A reason for optimism: Times columnist Gerard Baker says all signs point to the fact that the good guys are winning the wars—the one being waged against the jihadis in Iraq and Afghanistan, and the PR war being waged against the Islamists:

…The third and perhaps most significant advance of all in the War on Terror is the discrediting of the Islamist creed and its appeal.

This was first of all evident in Iraq, where the head-hacking frenzy of Abu Musab al-Zarqawi and his associates so alienated the majority of Muslims that it gave rise to the so-called Sunni Awakening that enabled the surge to be so effective.

But it has spread way beyond Iraq. As Lawrence Wright described in an important piece in The New Yorker last month, there is growing disgust not just among moderate Muslims but even among other jihadists at the extremism of the terrorists.

Deeply encouraging has been the widespread revulsion in Muslim communities in Europe - especially in Britain after the 7/7 attacks of three years ago. Some of the biggest intelligence breakthroughs in the past few years have been achieved from former al-Qaeda supporters who have turned against the movement.

There ought to be no surprise here. It's only their apologists in the Western media who really failed to see the intrinsic evil of Islamists. Those who have had to live with it have never been in much doubt about what it represents. Ask the people of Iran. Or those who fled the horrors of Afghanistan under the Taleban.

This is why we fight. Primarily, of course, to protect ourselves from the immediate threat of terrorist carnage, but also because we know that extending the embrace of a civilisation that liberates everyone makes us all safer.

Every death is an unspeakable tragedy. It's right that each time a soldier is killed in action we ask why. Was it really worth it?

Yes, the fight is worth it—if it indeed succeeds in thwarting the Dar al Islamists. But how is that possible if, as in Iraq and Afghanistan, jurisprudence continues to be grounded in sharia? Isn’t that like thwarting the Germans but allowing a modified version of Nazism to remain in effect?

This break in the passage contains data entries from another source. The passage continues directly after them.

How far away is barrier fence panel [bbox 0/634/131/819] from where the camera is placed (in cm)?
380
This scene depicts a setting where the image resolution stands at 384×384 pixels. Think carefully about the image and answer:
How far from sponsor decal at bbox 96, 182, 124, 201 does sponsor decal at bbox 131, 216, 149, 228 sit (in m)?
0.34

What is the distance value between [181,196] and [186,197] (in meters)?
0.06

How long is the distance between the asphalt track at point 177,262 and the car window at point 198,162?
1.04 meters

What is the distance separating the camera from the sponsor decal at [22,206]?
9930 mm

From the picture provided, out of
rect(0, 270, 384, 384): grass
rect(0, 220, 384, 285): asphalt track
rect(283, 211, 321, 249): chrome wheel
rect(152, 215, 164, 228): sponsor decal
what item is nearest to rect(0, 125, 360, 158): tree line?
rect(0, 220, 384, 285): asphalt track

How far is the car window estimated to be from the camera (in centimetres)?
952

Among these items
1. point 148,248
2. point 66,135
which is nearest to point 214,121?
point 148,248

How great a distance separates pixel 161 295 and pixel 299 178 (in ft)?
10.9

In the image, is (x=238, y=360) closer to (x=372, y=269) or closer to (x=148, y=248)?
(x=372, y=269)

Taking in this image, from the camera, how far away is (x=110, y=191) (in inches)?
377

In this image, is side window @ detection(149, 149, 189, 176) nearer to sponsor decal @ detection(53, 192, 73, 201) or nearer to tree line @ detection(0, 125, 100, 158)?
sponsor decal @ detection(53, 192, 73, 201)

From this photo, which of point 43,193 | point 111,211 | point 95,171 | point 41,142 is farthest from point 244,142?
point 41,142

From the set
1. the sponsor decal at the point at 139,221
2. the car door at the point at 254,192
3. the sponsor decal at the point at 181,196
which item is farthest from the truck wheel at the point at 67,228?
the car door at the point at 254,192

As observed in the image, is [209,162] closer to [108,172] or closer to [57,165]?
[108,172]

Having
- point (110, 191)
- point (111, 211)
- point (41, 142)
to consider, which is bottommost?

Posted by: scaramouche at 11:51 | link | comments (2)


Comments:
#1  27 June 2008 - 11:54
 
Remember Rummie's nostrum: "Can we kill them (the jihadists) faster than the madrassahs can produce them?"

The answer is, regrettably, no.
Anonymous
#2  27 June 2008 - 12:02
 
Also, we're at the mercy of the oil ticks--the guys who fund the madrassahs--so long as our thirst for their output continues.